17

Duff estaba de espaldas a la chimenea, en la oficina de Sean, fumando un cigarro, mientras aguardaban la llegada del coche que los llevaría a la Bolsa. El fuego era un fondo que hacía resaltar sus piernas delgadas con sus pantorrillas envueltas en brillante cuero negro. Tenía puesto aún el abrigo, pues la mañana era fría. La abertura del cuello dejaba ver un gran diamante que relucía sobre la corbata.

… de algún modo uno se acostumbra a una mujer —decía—. Hace ya cuatro años que conozco a Candy y a pesar de ello, es como si hubiese estado junto a ella toda mi vida.

—Es una muchacha estupenda —dijo Sean con aire distraído. Estaba firmando un documento que le habían traído.

—Tengo treinta y cinco años.

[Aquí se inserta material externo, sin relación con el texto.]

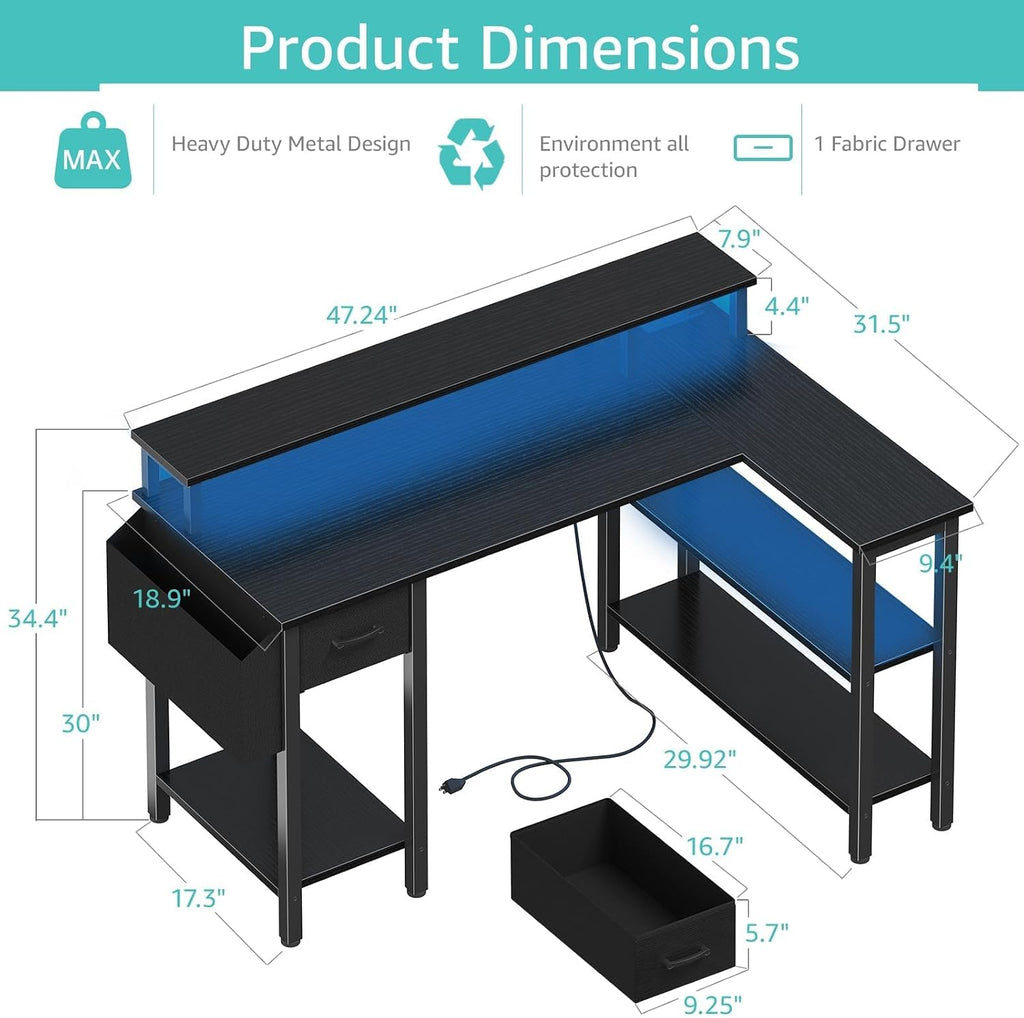 L Shaped Gaming Desk with Storage Shelves, 47 inch Home Office Desk with Monitor Stand, Computer Desk with LED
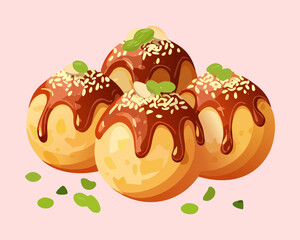 Delicious takoyaki octopus balls topped with mayo and green herbs for japanese street food snack and restaurant menu - Vector Illustration © powdesign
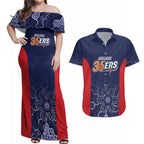 Basketball Custom Adelaide Couples Matching Off Shoulder Maxi Dress and Hawaiian Shirt Simple Australian Dot Art - Aussie Hoodie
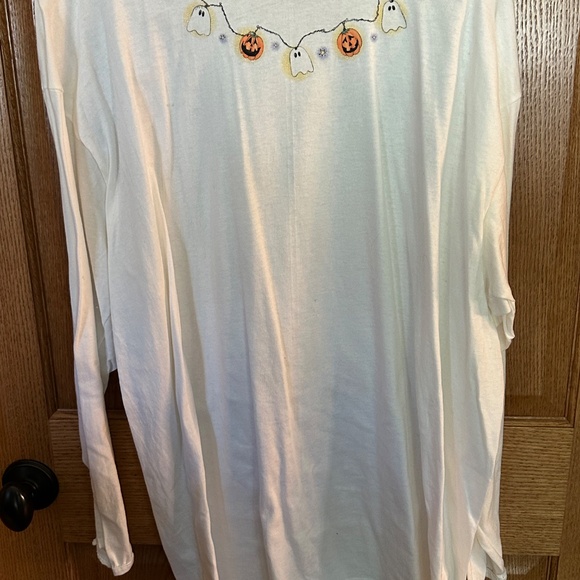 Hand crafted sweatshirt & LS T-Shirt with halloween theme.  Set of two. - Picture 7 of 11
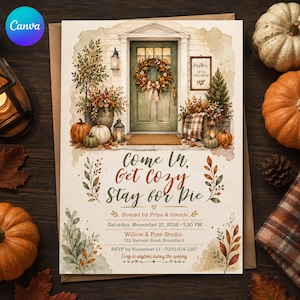 Puede incluir: Una tarjeta de invitación impresa con una ilustración en acuarela de una puerta principal con una corona, calabazas y follaje. El texto dice: Come In, Get Cozy Stay for Pie, Hosted by Priya & friends, Saturday, November 21, 2026, 5:30 PM, Willow & Pine Studio, 311 Harvest Road, Brookfield, RSVP by November 13, (555) 014-1287.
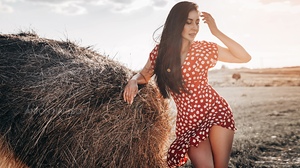 Women Anton Harisov Red Dress Hay Women Outdoors Brunette Long Hair 2000x1125 Wallpaper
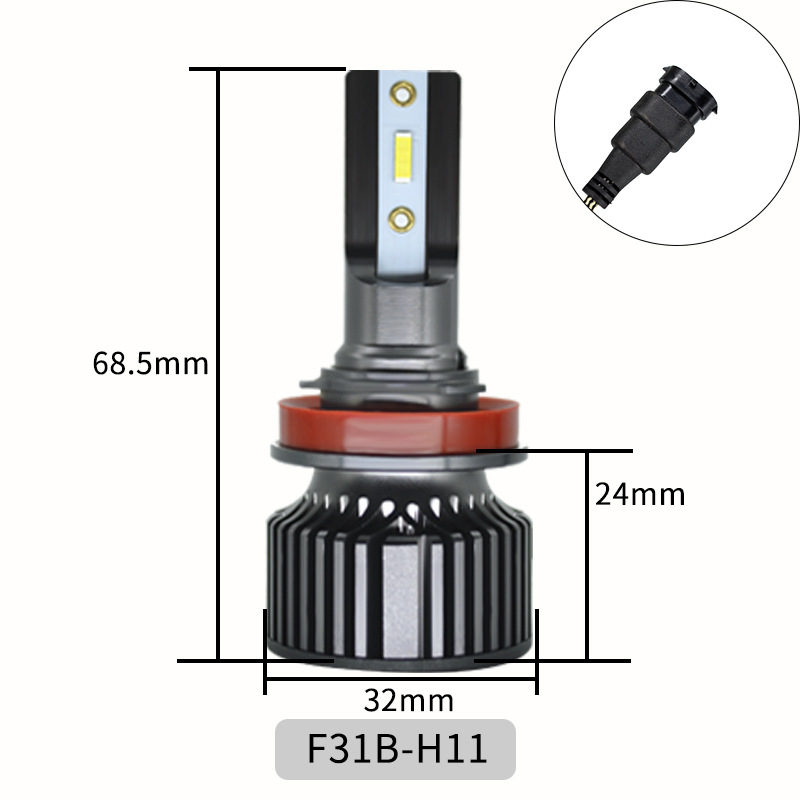 LED predné svetlá pre auto, vysoký výkon, obojstranné CSP1860 LED, 50W, 12V, IP67, 2300 lm, univerzálne použitie (H1/H3/H4/H7/H11/9005/9006/9012)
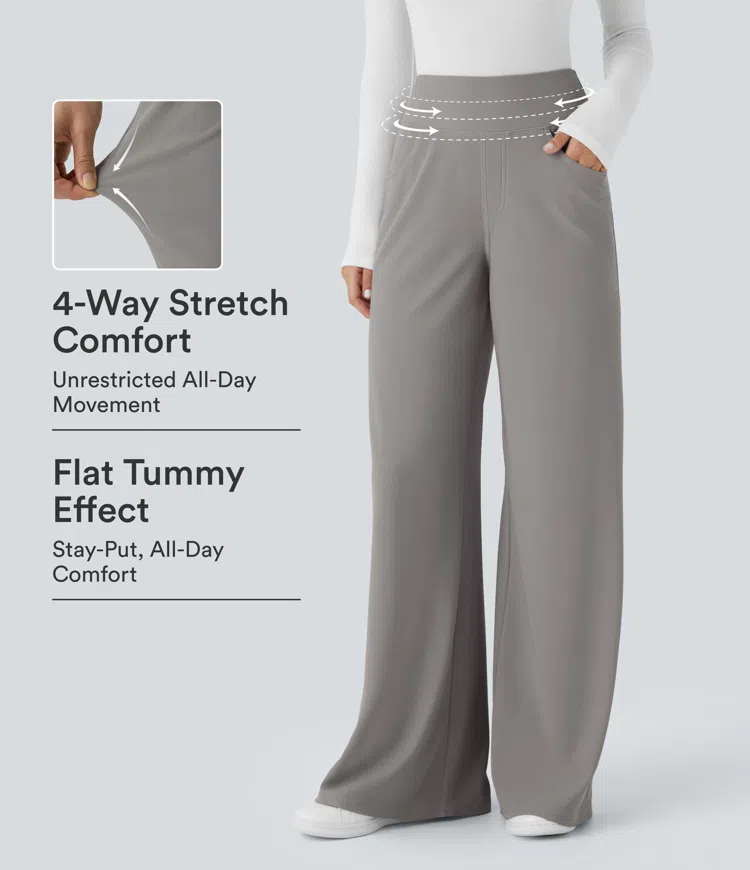 Halara Flex™ Pantalon de travail taille haute gainant, avec poches, jambe large ample en micro-gaufre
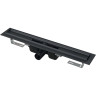 Водоотводящий желоб ALCAPLAST APZ1BLACK-650 с порогами для перфорированной решетки, черный матовый, горизонтальный сток
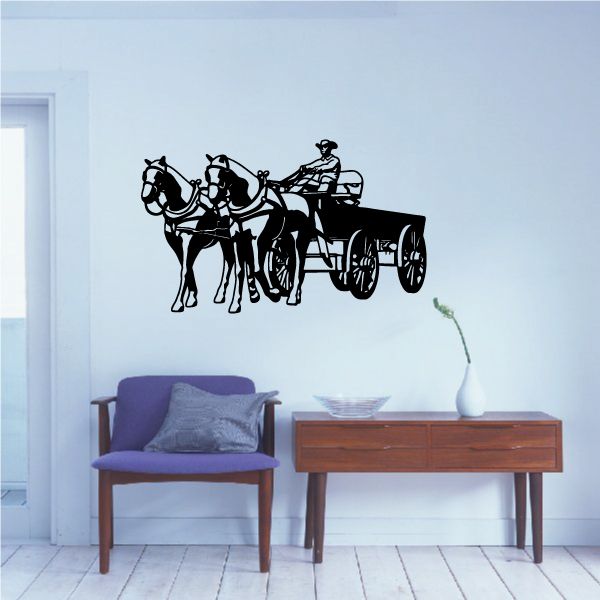 Horse and carriage wall decal, black vinyl silhouette of coach and horses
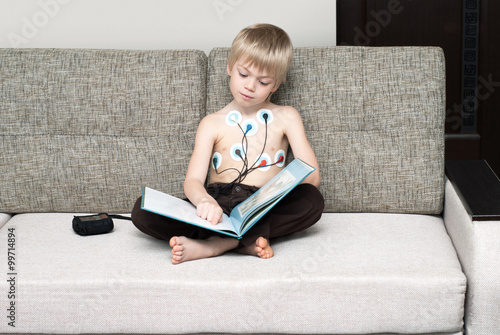 Medical examination of heart of the child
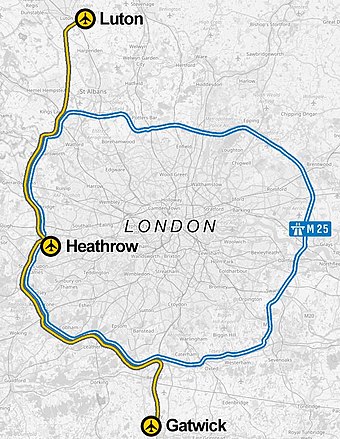 map showing approximate route of a proposed Luton-Heathrow-Gatwick railway (in yellow). It will run next to the M25 for much of the route.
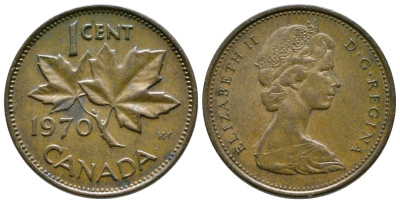 Канада 1 цент 1970 Елизавета II (1952-2022), кленовый лист KM 59.1 бронза 46-1453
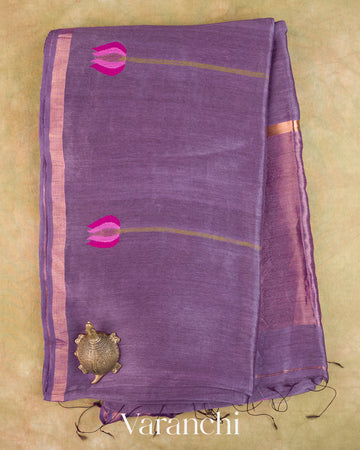 Light Violet Lotus Jamdani Pure Silk Linen Handloom Saree — Full Saree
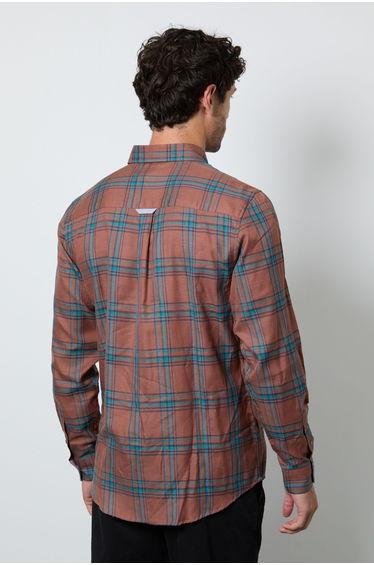 Brick Rust Window Check Long Sleeve Shirt product thumbnail 4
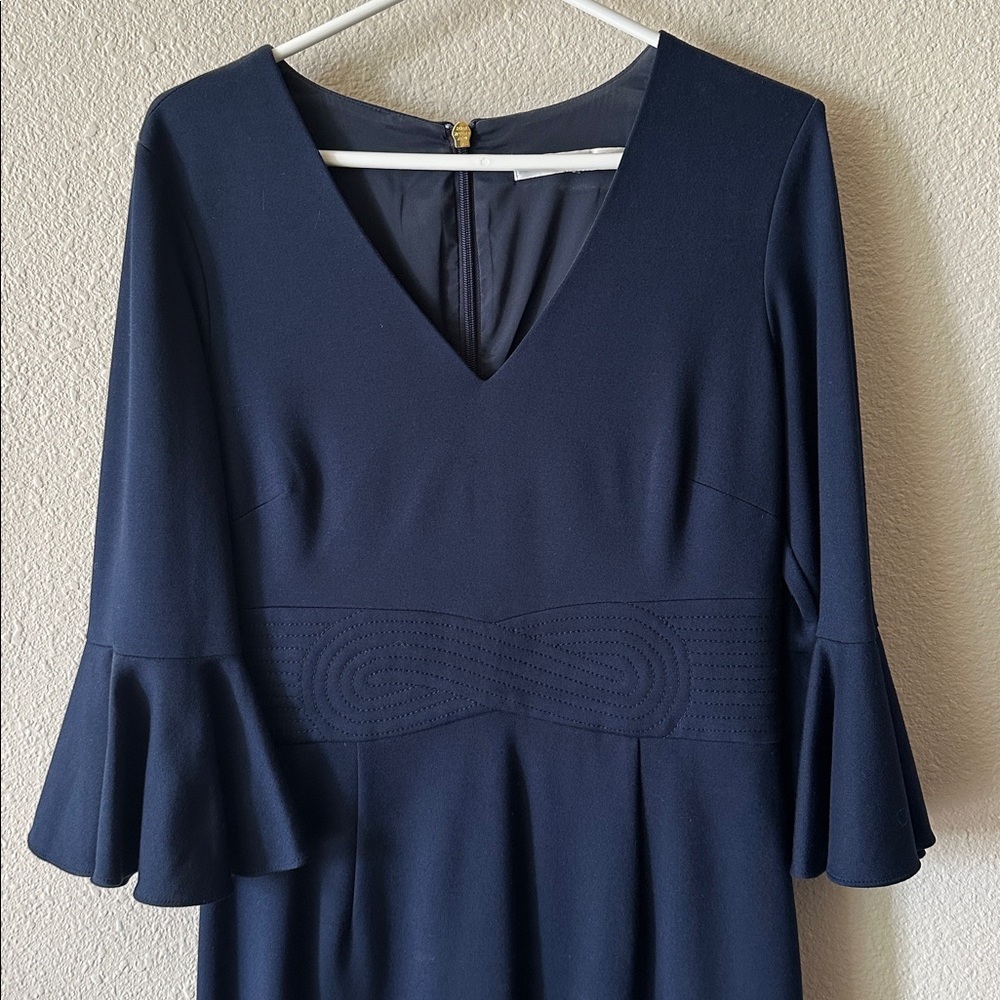 Trina Turk Midnight Blue Dress with flared sleeves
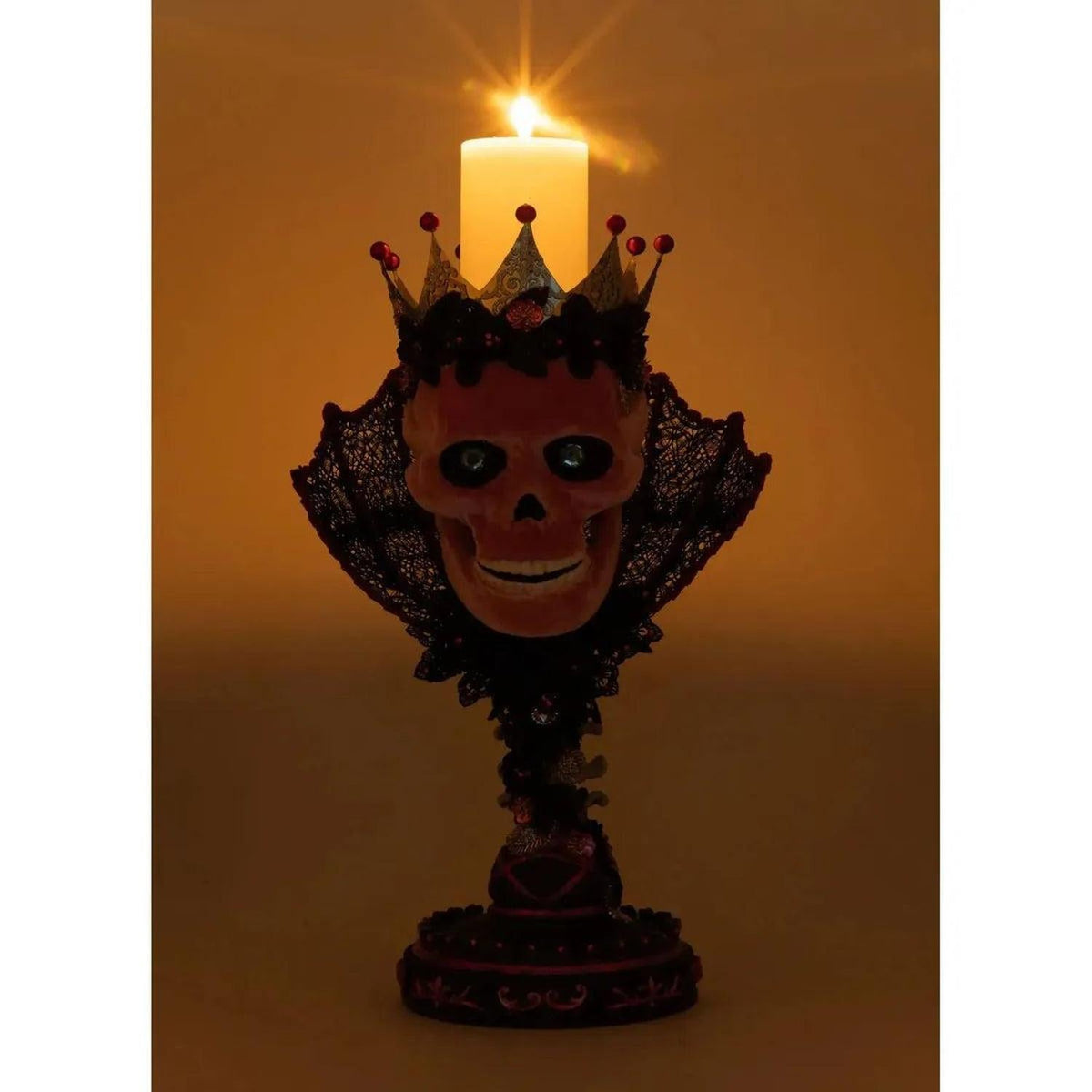 Pink Passion Skull Pillar Candle Holder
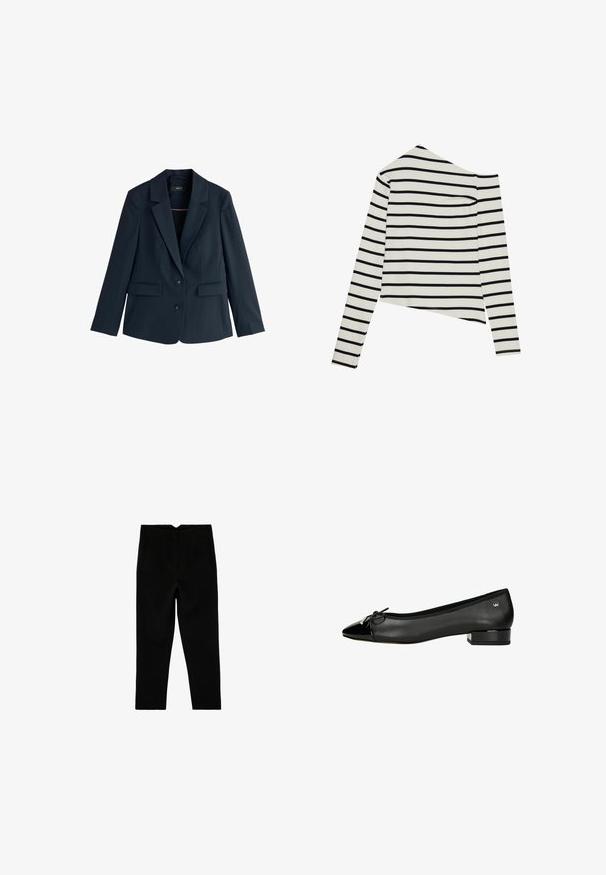 Marineblauer, maßgeschneiderter Blazer mit spitzem Revers, zwei Knöpfen, langen Ärmeln und Pattentaschen auf weißem Hintergrund.; Gestreiftes Langarmoberteil mit schulterfreiem Design, aus leichtem Stoff gefertigt. Farben: Creme mit schwarzen horizontalen Streifen.; Schwarze, maßgeschneiderte, knöchellange Hose mit Seitentaschen und leicht zulaufendem Bein, flach auf weißem Hintergrund ausgelegt.; Schwarze Ballerinas mit spitzem Zehenbereich, aus Leder gefertigt, mit Lackleder-Akzent an der Zehe und einem niedrigen Blockabsatz. Verfügt über ein Schleifen-Detail.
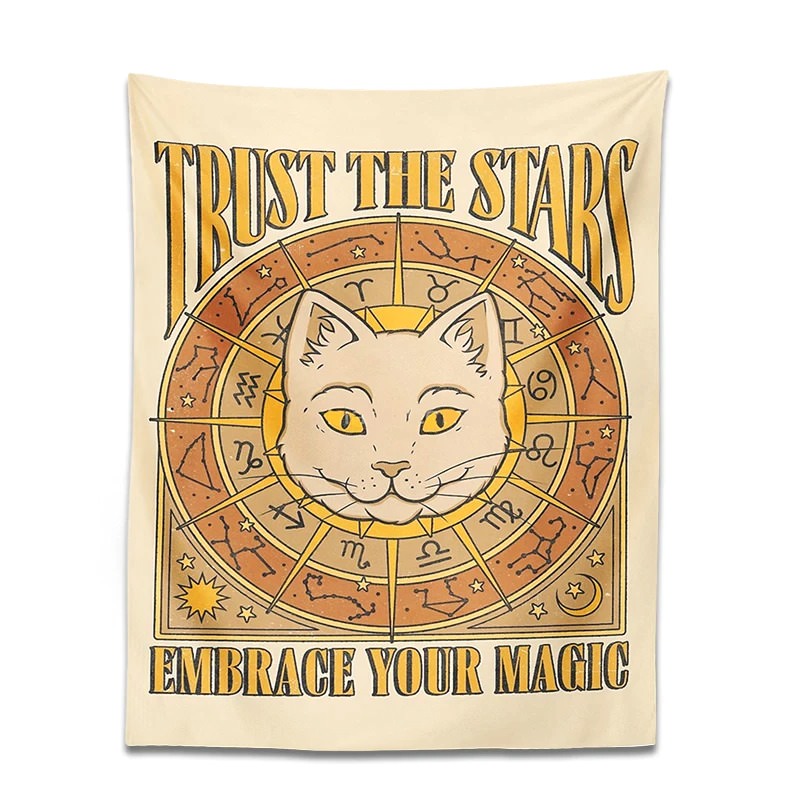 Trust The Stars Cat Tapestry cats mystery tarot witchy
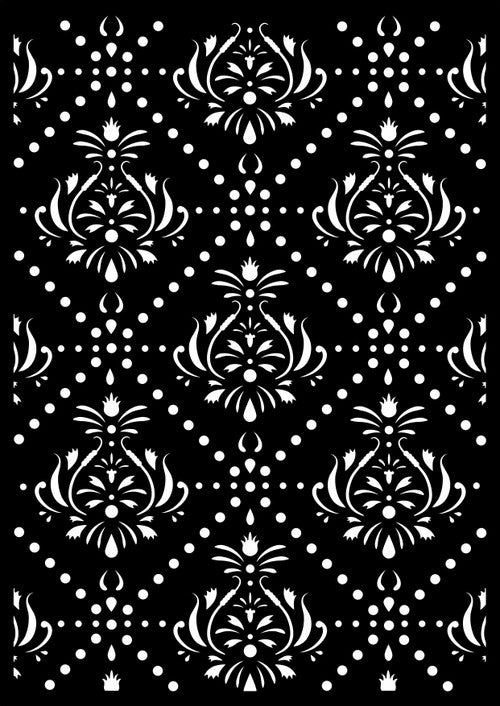 Decoupage Queen Hobbilicious Damask Tiles Stencil A4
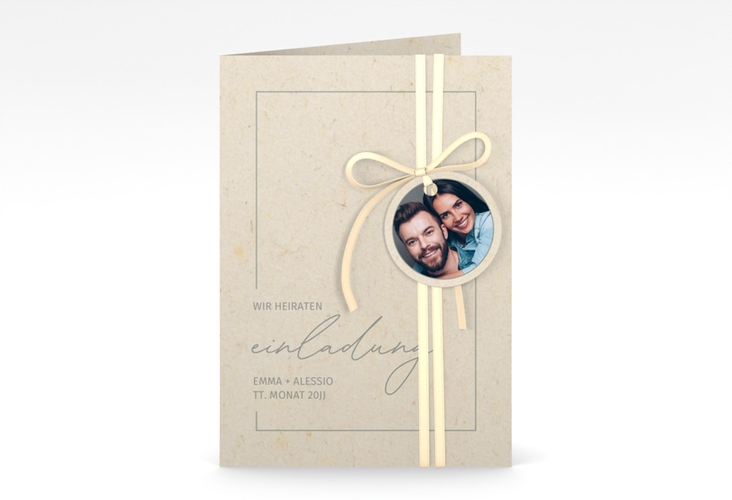 Einladungskarte Hochzeit Simple Line A6 Klappkarte hoch hochglanz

Si quiero tener un hijo… Sean dejo la pluma con gran lentitud y le dirigió una sonrisa.

—El hombre me dijo, en una oportunidad: "Te aprisionan en sus mentes menudas y suaves" y después dijo "No comparten, poseen" Me parece que tu canto es nuevo.

Duff se apoyó, inquieto en uno y otro pie.

—Todas las cosas cambian —se justificó—. Ya tengo treinta y cinco años.

—Cómo te repites —observó Sean. Duff le dirigió una sonrisa confusa.

—La verdad es que…

No terminó de hablar, pues en la calle se oyó un ruido de cascos que corrían de prisa y ambos miraron hacia la ventana.

—¡Qué prisa tiene! —dijo Sean levantándose de un salto—. Dificultades, diría. Es Curtis —dijo mirando por la ventana—. Y por su cara, no creo que traiga buenas noticias.

Detrás de la puerta se oyeron voces agitadas y pasos rápidos. De pronto irrumpió en el cuarto Martin Curtis sin golpear, siquiera. Vestía un enterizo de minero y botas de caucho embarradas.

—Tropezamos con una corriente de lodo en el noveno nivel.

—¿Muy grave? —preguntó Duff lacónicamente.

—Bastante. Inundó todo hasta el octavo.

—Jesús, nos llevará dos meses, por lo menos, desagitarlo —exclamó Sean—. ¿Hay alguien en la ciudad que se haya enterado? ¿Se lo contaste a alguien?

—Vine directamente. Estaba Crowe con cinco hombres cuando irrumpió.

—Vuelve allí ya mismo —le ordenó Sean—, pero no corras, pues no queremos que se enteren todos de que estamos en dificultades. No dejes alejarse a nadie de la mina. Debemos disponer de tiempo suficiente para vender.

—Muy bien, señor Courteney —dijo Curtis. Luego titubeó—. Crowe y los cinco hombres fueron alcanzados por la ola. ¿Debo avisar a sus esposas?

—¿No entendiste el idioma? No quiero que se sepa nada de esto antes de las diez de la mañana. Debemos contar con tiempo.

—Pero, señor Courteney… —Curtis estaba consternado. Miraba fijo a Sean, quien sintió agitarse apenas su propia conciencia. Seis hombres ahogados en un lodo como melaza… Hizo un gesto indeciso con las manos.

—No podemos… —Duff lo interrumpió.

—Los hombres murieron y seguirán muertos cuando se lo comuniquemos a sus esposas a las diez. Váyase, Curtis.

Vendieron sus acciones de la Hermanita en menos de una hora desde comienzo de las operaciones y, una semana más tarde, volvieron a comprarlas a mitad de precio. Dos meses más tarde la Hermanita estaba otra vez en plena producción.